I have discovered tonight that two tiers of my three tier personal ZFS backup strategy, of which I am very proud, hasn’t been working for over 6 months.

Tier 1 - local replication of all datasets to a server at the opposite end of the house. ✅ working fine

Tier 2 - zfs replication to my old UK server, horribly broken. Checksum errors on 2 of 4 drives. Proxmox keeps kernel panicking after a few hrs, not quite sure why yet (thank goodness for IPMI via Tailscale)

Tier 3 - Restic to Minio running on a Synology box which has completely shit the bed after an update in two ways. 1. Minio has upgraded their data architecture and provided no clear upgrade path - unacceptable! 2. DSM webUI will not load.
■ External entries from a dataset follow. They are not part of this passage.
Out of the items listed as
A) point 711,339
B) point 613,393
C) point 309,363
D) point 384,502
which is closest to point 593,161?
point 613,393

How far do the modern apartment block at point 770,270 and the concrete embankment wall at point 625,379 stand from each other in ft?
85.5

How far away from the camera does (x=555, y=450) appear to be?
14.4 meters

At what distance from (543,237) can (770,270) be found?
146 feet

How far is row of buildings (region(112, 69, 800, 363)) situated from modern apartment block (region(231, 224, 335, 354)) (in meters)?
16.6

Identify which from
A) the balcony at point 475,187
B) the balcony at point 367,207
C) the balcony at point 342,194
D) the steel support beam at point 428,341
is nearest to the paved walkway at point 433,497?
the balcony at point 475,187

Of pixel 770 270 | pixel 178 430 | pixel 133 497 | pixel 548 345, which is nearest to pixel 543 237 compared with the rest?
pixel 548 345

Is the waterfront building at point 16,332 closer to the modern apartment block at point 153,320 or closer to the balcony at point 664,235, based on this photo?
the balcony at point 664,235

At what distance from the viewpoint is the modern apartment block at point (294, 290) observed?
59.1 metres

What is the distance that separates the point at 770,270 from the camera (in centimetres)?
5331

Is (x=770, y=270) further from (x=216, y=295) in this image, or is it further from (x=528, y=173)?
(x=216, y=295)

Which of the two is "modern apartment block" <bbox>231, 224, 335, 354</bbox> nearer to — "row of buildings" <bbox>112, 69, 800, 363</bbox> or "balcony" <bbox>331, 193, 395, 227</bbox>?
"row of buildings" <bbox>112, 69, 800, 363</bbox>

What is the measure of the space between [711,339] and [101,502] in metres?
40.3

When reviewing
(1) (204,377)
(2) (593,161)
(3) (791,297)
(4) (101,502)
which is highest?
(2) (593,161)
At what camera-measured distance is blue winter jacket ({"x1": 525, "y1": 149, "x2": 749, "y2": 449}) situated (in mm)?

Systemd errors are out the wazoo and the only option is a factory restore after several hours triaging.

A great opportunity to the double check that past assumptions are still valid and that monitoring is not totally made of cheese moving forward.

What do you do for your personal backups?

@ironicbadger
It sounds like the monitoring piece is the main shortcoming of your approach. I use the free Grafana plan and Prometheus-style alerts. I use sanoid and syncoid, so submitted some code to make that spit out the right type of metrics. One lesson I've learnt is to have something write the last time each thing you rely on successfully completed, or confirmed OK, and you can alert if that is too long ago -- it finds issues you don't think to check for.